IN DEZE RUBRIEK DIEPT JACQUES SYS ANEKDOTES OP UIT DE KELDER VAN ZIJN GEHEUGEN.

Overal waar hij komt, straalt Georges Leekens optimisme en professionalisme uit. Dat zal niet anders zijn als hij woensdag in Griekenland met de Rode Duivels aan de voorbereiding op het WK van 2014 begint. Leekens leeft voor het voetbal en vraagt dat ook van de mensen die hem omringen. Ontelbare keren in onze carrière hebben we de bondscoach geïnterviewd. En telkens weer ontving hij je in zijn huis in de Brugse deelgemeente Sint-Andries met ongemeen veel hartelijkheid. Er was koffie en taart en eventueel zelfs een cognac, interviews liepen altijd behoorlijk uit, want Leekens vertelde veel en graag, al was hij een meester in het ontwijken van delicate onderwerpen.

We herinneren ons het eerste interview in mei 1975, net nadat hij in een wedstrijd in het Parijse Prinsenpark in de nationale ploeg debuteerde. Leekens zette in defensief opzicht tegen het sterke Frankrijk zo’n vlekkeloze prestatie neer dat iedereen het toen had over de toekomstige voorstopper van de nationale ploeg, al bleef hij uiteindelijk op drie interlands steken. En ook het tweede gesprek staat nog op ons netvlies gebrand, het was in november 1977 en Leekens vertelde over de manier waarop hij tegen het voetbal aankeek. “Hoe minder ik met het voetbal bezig ben, hoe beter ik speel”, debiteerde hij toen. En vertelde over het jaar dat hij zijn legerdienst vervulde en er zo veel over voetbal werd gepraat dat het zijn oren uitkwam. Daarom was hij, de prof bij Club Brugge, tevreden dat hij tussendoor ook in zijn eigen praktijk als kinesist kon werken, een vak dat hem op zijn minst evenzeer boeide als het voetbal. Dat klonk raar uit de mond van iemand die voetballers nu voorhoudt dat gedrevenheid de sleutel is van het succes.
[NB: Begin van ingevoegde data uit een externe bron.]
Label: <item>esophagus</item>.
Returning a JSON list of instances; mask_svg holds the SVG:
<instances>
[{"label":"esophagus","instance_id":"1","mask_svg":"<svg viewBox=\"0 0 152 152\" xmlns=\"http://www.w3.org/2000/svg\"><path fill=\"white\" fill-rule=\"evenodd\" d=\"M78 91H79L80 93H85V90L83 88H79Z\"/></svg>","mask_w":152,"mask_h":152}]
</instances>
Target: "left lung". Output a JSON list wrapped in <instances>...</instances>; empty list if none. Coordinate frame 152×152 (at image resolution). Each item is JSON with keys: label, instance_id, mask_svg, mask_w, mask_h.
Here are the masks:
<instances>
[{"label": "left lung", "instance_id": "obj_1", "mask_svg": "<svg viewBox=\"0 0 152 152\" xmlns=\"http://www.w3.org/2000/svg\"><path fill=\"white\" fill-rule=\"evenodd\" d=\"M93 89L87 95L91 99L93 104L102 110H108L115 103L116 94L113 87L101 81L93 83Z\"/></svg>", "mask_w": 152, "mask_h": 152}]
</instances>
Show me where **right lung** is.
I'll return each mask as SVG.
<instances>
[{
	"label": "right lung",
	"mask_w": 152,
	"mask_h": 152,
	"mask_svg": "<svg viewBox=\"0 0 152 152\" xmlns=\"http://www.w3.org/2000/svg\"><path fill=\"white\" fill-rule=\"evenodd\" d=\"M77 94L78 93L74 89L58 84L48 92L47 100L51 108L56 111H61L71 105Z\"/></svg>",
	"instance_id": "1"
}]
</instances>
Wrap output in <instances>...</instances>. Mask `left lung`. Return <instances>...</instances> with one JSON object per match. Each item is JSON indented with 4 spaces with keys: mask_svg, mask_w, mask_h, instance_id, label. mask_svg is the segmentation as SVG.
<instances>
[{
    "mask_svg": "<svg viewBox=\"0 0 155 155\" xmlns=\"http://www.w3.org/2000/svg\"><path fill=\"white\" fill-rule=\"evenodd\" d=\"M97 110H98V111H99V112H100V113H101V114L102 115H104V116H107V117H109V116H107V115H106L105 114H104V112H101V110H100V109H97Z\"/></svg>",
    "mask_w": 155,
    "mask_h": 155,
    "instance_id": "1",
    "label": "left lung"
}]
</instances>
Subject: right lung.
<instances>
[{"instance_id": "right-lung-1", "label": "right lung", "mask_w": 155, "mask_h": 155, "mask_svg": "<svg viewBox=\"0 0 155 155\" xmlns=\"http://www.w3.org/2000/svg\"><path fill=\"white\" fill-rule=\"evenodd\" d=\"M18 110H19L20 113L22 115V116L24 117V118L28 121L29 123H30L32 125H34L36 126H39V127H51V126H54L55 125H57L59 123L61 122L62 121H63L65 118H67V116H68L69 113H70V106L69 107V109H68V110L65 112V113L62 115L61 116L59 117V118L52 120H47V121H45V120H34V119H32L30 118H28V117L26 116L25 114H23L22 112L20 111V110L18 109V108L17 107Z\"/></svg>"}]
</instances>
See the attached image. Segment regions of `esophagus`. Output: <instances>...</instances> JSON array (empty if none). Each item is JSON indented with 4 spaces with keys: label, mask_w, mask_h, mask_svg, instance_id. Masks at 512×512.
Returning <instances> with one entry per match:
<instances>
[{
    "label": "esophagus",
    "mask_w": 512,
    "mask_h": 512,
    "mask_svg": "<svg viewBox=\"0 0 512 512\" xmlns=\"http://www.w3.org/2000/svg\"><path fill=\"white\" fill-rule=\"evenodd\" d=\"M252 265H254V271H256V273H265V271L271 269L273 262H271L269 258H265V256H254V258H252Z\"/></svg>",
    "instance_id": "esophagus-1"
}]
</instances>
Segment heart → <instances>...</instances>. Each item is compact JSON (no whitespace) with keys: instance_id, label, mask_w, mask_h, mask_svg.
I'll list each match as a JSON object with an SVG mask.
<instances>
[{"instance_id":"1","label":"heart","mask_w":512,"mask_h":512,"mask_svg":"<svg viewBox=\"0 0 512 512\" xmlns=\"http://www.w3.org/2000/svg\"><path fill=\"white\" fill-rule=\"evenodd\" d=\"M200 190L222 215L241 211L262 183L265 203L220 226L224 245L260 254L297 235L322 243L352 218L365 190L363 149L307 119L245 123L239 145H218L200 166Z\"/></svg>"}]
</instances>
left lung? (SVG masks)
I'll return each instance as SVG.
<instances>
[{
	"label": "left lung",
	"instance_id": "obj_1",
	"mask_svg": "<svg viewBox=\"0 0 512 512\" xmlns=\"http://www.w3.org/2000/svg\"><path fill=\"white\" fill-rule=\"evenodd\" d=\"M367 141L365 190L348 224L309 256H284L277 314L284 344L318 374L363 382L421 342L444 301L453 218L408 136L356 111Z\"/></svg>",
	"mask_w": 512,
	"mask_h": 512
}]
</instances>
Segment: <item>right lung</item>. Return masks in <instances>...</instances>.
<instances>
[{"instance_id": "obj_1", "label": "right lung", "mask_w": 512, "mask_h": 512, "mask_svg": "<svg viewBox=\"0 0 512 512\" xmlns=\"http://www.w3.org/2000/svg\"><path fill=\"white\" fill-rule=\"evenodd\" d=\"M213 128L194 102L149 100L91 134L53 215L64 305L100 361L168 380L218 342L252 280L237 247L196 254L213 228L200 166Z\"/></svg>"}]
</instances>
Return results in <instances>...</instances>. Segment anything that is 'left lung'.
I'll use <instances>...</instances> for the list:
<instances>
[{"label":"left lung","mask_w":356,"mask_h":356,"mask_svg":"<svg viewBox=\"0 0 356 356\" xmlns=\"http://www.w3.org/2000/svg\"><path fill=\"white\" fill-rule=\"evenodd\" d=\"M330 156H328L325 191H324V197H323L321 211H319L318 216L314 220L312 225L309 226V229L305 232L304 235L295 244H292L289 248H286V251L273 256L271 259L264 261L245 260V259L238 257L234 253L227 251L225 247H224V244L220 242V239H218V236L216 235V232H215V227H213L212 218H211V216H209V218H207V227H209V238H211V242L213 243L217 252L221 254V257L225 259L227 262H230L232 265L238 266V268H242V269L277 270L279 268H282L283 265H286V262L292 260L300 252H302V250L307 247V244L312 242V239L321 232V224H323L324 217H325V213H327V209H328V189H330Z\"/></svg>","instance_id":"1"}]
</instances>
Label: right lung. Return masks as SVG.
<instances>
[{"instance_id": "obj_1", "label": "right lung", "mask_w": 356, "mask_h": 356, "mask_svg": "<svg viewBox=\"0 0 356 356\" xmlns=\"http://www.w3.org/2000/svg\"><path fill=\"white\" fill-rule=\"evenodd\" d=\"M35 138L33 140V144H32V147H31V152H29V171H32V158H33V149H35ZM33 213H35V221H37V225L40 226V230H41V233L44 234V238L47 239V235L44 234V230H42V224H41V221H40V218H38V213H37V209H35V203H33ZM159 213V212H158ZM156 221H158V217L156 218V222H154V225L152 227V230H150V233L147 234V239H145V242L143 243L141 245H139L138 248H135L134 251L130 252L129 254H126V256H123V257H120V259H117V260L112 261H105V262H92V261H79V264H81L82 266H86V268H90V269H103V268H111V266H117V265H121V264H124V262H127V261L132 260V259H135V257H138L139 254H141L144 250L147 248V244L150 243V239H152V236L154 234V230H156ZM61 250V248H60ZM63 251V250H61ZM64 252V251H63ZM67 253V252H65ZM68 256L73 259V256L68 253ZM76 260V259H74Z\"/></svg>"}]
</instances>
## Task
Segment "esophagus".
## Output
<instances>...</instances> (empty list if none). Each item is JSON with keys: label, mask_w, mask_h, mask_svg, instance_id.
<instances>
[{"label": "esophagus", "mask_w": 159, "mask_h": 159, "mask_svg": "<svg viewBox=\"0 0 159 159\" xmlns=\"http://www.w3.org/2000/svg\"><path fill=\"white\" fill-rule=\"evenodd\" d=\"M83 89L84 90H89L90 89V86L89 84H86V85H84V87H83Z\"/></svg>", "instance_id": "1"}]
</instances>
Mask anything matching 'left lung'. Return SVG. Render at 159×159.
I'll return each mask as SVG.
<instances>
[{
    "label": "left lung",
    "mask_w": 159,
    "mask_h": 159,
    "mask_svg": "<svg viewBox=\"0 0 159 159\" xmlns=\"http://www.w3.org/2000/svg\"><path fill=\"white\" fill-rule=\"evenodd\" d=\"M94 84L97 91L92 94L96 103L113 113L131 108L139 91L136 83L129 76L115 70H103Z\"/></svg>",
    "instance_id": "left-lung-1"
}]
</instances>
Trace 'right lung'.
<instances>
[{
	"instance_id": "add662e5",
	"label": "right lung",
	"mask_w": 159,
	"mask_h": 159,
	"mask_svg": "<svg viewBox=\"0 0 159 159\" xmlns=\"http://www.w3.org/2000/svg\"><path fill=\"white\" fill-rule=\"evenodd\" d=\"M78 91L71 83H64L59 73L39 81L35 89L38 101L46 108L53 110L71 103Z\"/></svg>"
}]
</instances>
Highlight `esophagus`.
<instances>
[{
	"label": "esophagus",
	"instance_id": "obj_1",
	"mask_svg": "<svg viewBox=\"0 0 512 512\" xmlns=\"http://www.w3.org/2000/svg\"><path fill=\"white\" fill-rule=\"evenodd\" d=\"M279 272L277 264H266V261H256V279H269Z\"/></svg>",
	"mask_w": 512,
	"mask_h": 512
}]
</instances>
Ook als voetballer stapte Leekens met die flair door het leven die hem nu kenmerkt. Als beenharde verdediger werd hij vaak onderschat en in de memorabele Brugse periode onder Ernst Happel verbood de Oostenrijker hem om over de middellijn te gaan. Anders kreeg hij 1500 frank (37,5 euro) boete. Leekens deed het één keer wel, scoorde en ging toen grijnzend voor de dug-out van Happel staan, de vuist gebald. Alleen wie achter Leekens opereerde, wist zijn waarde echt te taxeren. Zoals Edi Krieger, als libero een van de hoekstenen van de Brugse successen. Die roemde het spel van Leekens omdat hij bij wijze van spreken ijzer brak met zijn handen en toch veel meer was dan een scheermes. Maar vooral omdat hij erin slaagde vaak een fractie van een seconde sneller te denken dan zijn tegenstander, omdat hij veel oploste door tijdig te anticiperen. Nadenken op het veld, voetbalintelligentie, het is vandaag nog altijd een van de stokpaardjes van de bondscoach.

Hij was mentaal nauwelijks stuk te krijgen, Georges Leekens. Hij kan mensen bespelen zonder dat die dat zelf in de gaten hebben, zoals hij ook zijn spelers kan doen geloven dat ze slimmer zijn dan de tegenstanders. En hij blijft praten met veel pathetiek, als een onvolprezen showman. Heel zelden liet hij weleens in zijn ziel kijken. En dan leerde je een andere man kennen. Iemand die had leren leven met teleurstelling in mensen, iemand die met scha en schande had moeten ondervinden dat hetgeen je als trainer geeft nooit evenredig is met hetgeen je terugkrijgt, maar die positief bleef denken en niet langer toeliet dat negatieve gevoelens voortwoekerden in zijn hoofd.

Eén enkele keer hebben we Leekens kwetsbaar geweten, in zijn periode bij Moeskroen, toen zijn vrouw Arlette door een hersenbloeding werd getroffen. Leekens, die zijn emoties niet gemakkelijk toont, vertelde dat hij in het naar huis rijden af en toe zijn auto langs de kant van de weg moest zetten om zijn tranen de vrije loop te laten. Uit zijn mond klonk dat heel vreemd. Want rond zich leek hij een pantser van mentale hardheid en weerbaarheid te dragen. En daarin past dat soort ontboezemingen al evenmin als het verhaal dat hij door een priester eens bij het ziekbed van zijn vrouw werd geroepen, maar weigerde te geloven dat dit een afscheid was, maar dat hij de laatste sacramenten eigenlijk beschouwde als de sacramenten van de hoop.

Het was, in alle ellende, het mooiste interview dat we met Leekens maakten. Omdat hij zichzelf niet hoefde te verbergen achter een façade, maar echt praatte over wat hij voelde en dacht. Zonder die zijwegen in te slaan die het vaak moeilijk maakten om met hem een gesprek te voeren.